Он вдруг опустевшими глазами посмотрел в окно, и лицо его на мгновенье стало сухим и серьёзным, как в преддверии смерти. Кожа на скулах натянулась, стала коричневой и ломкой, как пергамент. Изящная русо-рыжеватая бородка торчала нелепо. Или это свет так упал?
– И где? В Париже?
– Нет, не угадали. По-французски говорят не только во Франции.
– Ещё где-то в Африке?
– Опять не угадали.
– Сдаюсь.
– В Лаосе.
– В Лаосе?
– Да. Я очень люблю эту страну, одно время даже думал остаться там, а теперь, – он помолчал – мне иногда кажется, что это был сон. Сон на окраине мира.
– Расскажите.
– Рассказать? Он вытянул ноги под столом, забросил руки за голову, вытянулся на стуле. Он был в тёплой зелёной кофте на пуговицах. Потянулся и зевнул. – День какой-то сонный, да? А ну их к чёрту, переводы…
– Знаете, – сказал он, – уже восемь лет прошло с тех пор, как я вернулся. Восемь лет, да. Ну, я всё это время не скучал, – лёгкой улыбкой он дал мне понять иронию своих слов, – жил как мог, был и садовником, и библиотекарем… Снова улыбка, на которую я ответил кивком и улыбкой: всё это было и мне знакомо. – Ну, вообщем, много времени прошло и много событий случилось. Прошлое, понимаете, мутнеет, отлетает. А тут – не так. Чем больше проходит времени, тем яснее я вижу Лаос и себя в нём. Такое сияющее, висящее в воздухе видение.
Знаете, вот что, вот в чём дело тут, наверное. Люди делятся на две большие и неравные группы, – он говорил с округлыми, плавными жестами маленьких рук, как будто лепил перед грудью невидимую статуэтку. – Меньшая часть – герои, военные, святые, преступники, лётчики-испытатели, разведчики и тому подобная пёстрая публика, жизнь которой наполнена самыми невероятными приключениями. Понимаете, войны, путешествия, любовь, контрабанда, шпионаж и так далее. Ну Флеминг же пишет с чего-то свои романы? Но большая часть, остальные миллионы, живут от дома и до работы и обратно и обречены на пустоту. Жизни не хватает на всех, понимаете?
Я кивнул, гадая, к чему он клонит. Времени для разговоров у нас было невпроворот – целый рабочий день. Этот. И следующий. И ещё сколько угодно таких же одинаковых дней.

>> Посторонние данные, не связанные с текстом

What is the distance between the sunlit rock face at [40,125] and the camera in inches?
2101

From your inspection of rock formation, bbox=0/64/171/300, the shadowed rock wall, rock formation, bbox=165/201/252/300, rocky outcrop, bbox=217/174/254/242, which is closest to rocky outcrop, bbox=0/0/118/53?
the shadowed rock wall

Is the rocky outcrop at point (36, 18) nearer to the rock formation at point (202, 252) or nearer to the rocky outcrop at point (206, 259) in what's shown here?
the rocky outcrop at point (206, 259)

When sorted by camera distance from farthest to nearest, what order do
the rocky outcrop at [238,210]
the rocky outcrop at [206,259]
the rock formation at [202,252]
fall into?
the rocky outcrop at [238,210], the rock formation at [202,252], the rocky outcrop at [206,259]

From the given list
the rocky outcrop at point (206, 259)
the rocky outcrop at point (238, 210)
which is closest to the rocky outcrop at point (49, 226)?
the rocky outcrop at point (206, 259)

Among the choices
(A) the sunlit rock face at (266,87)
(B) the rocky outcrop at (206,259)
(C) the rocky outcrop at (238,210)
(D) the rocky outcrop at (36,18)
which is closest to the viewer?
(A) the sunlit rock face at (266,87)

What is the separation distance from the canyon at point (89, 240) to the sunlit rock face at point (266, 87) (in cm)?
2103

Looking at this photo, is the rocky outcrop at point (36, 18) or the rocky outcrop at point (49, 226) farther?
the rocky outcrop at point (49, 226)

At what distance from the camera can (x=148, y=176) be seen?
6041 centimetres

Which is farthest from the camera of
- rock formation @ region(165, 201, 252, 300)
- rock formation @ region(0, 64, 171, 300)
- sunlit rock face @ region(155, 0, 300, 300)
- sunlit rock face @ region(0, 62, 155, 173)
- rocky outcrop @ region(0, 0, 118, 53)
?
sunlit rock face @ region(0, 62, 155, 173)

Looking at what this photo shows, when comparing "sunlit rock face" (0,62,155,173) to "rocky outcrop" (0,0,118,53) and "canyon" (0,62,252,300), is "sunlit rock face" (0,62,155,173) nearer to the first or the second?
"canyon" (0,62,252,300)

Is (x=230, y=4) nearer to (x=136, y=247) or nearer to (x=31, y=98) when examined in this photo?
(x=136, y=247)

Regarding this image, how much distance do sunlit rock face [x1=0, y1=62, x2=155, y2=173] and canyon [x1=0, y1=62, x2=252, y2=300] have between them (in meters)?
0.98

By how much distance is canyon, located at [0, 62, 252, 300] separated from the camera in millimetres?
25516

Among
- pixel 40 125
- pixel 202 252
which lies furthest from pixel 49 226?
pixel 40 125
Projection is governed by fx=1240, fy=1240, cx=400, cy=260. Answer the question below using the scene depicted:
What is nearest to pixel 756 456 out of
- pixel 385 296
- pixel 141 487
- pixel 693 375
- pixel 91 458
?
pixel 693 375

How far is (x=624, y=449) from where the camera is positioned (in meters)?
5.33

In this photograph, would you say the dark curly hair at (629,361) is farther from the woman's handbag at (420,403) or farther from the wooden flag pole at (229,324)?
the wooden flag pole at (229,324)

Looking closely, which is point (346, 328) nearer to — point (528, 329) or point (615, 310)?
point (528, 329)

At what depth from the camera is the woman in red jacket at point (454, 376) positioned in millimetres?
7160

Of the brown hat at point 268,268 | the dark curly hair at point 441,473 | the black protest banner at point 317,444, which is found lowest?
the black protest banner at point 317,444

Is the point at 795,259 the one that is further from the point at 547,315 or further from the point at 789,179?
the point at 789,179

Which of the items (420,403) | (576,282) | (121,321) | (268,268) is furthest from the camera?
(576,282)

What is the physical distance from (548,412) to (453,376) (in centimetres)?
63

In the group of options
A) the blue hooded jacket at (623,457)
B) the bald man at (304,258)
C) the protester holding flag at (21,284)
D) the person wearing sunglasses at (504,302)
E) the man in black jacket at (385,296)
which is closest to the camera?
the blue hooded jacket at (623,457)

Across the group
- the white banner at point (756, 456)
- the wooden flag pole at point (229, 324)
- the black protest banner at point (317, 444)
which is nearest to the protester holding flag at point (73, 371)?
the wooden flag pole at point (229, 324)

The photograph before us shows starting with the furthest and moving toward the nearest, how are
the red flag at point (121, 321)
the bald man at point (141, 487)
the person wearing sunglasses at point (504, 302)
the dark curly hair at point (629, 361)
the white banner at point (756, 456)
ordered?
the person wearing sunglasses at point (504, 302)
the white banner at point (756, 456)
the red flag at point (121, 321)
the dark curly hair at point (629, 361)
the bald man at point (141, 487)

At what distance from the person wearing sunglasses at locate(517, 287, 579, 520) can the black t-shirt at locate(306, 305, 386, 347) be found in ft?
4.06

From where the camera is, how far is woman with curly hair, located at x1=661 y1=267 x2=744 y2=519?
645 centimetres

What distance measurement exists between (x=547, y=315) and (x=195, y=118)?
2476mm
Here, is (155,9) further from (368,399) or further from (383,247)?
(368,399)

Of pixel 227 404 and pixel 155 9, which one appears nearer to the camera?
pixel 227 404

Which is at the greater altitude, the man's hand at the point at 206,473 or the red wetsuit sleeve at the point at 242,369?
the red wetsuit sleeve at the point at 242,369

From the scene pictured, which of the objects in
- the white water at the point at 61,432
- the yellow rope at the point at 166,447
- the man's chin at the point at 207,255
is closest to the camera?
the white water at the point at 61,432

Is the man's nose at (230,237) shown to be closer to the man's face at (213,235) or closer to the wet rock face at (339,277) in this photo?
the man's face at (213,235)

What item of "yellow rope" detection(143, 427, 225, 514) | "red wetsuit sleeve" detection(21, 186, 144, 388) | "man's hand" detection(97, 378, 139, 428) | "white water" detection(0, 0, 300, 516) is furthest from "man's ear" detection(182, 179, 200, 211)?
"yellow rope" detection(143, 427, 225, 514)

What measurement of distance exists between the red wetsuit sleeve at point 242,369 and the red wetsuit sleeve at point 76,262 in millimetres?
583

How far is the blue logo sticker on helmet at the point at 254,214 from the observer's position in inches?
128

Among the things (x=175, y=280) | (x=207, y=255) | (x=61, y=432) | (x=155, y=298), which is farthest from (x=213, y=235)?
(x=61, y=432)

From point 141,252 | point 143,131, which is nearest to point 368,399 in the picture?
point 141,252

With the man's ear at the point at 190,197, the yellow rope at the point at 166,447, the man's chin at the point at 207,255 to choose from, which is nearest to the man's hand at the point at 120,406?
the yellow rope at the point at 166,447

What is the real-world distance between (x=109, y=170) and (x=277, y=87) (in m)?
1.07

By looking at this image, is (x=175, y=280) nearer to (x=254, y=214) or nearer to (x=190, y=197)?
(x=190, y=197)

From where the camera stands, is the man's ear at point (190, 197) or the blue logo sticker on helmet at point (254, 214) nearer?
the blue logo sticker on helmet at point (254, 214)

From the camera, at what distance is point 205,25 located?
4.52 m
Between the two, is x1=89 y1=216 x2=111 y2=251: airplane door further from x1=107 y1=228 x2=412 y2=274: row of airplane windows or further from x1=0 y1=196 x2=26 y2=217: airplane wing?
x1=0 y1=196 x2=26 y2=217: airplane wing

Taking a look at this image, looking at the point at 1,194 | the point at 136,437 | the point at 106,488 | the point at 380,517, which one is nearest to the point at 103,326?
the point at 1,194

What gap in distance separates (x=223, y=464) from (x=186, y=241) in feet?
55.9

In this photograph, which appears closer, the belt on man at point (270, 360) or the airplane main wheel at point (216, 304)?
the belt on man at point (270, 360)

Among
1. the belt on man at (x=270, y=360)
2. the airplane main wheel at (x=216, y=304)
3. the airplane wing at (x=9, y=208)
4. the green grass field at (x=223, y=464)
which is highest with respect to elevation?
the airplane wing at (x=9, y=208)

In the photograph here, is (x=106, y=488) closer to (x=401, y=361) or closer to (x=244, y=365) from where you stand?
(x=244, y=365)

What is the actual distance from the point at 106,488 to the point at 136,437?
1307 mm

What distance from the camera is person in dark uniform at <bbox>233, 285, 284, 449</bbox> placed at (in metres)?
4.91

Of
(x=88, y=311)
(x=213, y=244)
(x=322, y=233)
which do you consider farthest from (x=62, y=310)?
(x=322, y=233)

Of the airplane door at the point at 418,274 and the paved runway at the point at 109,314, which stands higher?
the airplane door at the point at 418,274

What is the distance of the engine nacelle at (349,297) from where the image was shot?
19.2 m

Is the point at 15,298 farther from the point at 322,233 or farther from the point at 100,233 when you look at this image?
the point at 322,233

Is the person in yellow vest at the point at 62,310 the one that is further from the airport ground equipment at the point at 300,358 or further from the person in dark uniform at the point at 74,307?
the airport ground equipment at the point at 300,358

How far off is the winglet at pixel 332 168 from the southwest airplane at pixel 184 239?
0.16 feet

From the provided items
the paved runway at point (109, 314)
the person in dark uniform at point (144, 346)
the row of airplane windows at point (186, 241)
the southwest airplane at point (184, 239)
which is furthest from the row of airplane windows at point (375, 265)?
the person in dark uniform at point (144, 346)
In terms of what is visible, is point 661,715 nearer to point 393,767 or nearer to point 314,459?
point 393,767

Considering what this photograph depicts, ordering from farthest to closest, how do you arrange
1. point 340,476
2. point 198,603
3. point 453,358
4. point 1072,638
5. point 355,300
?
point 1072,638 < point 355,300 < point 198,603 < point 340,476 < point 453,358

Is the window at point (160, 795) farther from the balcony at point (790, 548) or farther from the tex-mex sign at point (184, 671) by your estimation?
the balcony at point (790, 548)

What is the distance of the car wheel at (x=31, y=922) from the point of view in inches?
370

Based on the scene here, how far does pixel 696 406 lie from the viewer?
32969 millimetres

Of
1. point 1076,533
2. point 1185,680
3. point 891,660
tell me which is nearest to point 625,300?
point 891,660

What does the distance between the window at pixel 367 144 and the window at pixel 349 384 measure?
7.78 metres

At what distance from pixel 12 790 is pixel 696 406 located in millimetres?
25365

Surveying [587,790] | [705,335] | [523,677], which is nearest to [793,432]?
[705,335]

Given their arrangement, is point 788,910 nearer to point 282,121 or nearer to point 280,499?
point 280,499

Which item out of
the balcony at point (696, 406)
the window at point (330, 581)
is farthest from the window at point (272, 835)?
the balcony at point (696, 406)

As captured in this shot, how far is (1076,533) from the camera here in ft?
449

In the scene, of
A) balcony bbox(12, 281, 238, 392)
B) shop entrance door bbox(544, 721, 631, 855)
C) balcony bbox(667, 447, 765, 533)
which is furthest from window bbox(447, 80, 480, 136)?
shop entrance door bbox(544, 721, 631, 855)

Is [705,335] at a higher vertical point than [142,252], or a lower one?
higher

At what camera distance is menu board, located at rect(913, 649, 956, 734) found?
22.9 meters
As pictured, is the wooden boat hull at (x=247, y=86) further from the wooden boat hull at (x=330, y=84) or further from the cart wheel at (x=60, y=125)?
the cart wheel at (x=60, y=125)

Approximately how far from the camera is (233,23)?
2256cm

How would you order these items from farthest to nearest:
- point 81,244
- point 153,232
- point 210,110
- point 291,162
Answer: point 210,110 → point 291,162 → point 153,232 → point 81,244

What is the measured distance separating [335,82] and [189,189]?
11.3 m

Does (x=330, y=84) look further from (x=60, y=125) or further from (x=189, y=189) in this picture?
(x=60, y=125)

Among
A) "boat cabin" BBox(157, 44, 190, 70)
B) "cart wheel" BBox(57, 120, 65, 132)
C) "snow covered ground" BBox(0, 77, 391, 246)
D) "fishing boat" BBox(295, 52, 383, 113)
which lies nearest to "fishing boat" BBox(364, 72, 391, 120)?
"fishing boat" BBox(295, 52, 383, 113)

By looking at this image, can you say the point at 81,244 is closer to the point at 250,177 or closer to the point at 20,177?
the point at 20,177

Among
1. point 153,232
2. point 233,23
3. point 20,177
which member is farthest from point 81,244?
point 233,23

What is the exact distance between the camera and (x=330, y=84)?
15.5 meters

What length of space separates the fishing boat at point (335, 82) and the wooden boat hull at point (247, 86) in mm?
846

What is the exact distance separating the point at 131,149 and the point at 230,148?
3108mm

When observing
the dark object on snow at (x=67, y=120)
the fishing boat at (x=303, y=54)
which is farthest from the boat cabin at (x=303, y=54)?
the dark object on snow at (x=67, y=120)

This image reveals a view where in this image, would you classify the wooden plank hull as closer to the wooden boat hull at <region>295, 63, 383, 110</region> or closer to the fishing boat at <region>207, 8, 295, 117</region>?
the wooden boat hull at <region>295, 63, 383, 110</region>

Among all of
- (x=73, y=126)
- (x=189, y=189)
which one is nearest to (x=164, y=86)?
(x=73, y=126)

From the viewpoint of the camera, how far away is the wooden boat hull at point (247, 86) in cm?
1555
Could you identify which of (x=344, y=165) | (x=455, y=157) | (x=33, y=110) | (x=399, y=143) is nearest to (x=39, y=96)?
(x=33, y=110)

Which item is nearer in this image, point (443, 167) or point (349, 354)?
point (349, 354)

– Ничего, не очень я вас глушу своей доморощенной философией?, – улыбнулся он. – Я, видите ли, вообще-то философ. Небольшого масштаба, кухонный… Но и вы ведь..?
– Ну, и я. А что остаётся?
Он улыбнулся мне слабой понимающей улыбкой. Слабость и лёгкая растерянность были в нём постоянно, две константы, вокруг которых вращалась его душа. Он был невысок ростом, неширок в плечах. У него были маленькие руки и ноги, что вместе с небольшим ростом и витающей улыбкой заставляло предположить малый запас внутренний сил. И вообще, во всём его облике, манерах, голосе, улыбке было что-то мягкое, умеренное, неразмашистое – тихий, комнатный мужчина, склонный к вечернему уюту, интеллигентным разговорам, чаю и вину.
– Значит, согласны потерпеть?
– Согласен, – сказал я. – Валяйте дальше.
– Валяю дальше. В средние века люди жили короче, тридцати пяти лет хватало. Успехи медицины, гигиены и цивилизации сильно удлинили жизнь. Физически человек живёт теперь и семьдесят, и восемьдесят, но ему жить нечем, нечем наполнить свои годы. С этой засасывающей пустотой связаны почти все явления двадцатого века. Экзистенциализм, кризис духа, закат Европы, фашизм… Что такое фашизм? Приступ бешенства в жизненной пустоте, попытка наполнить жизнь хоть чем-нибудь, вырвать у жизни хоть какое-нибудь приключение.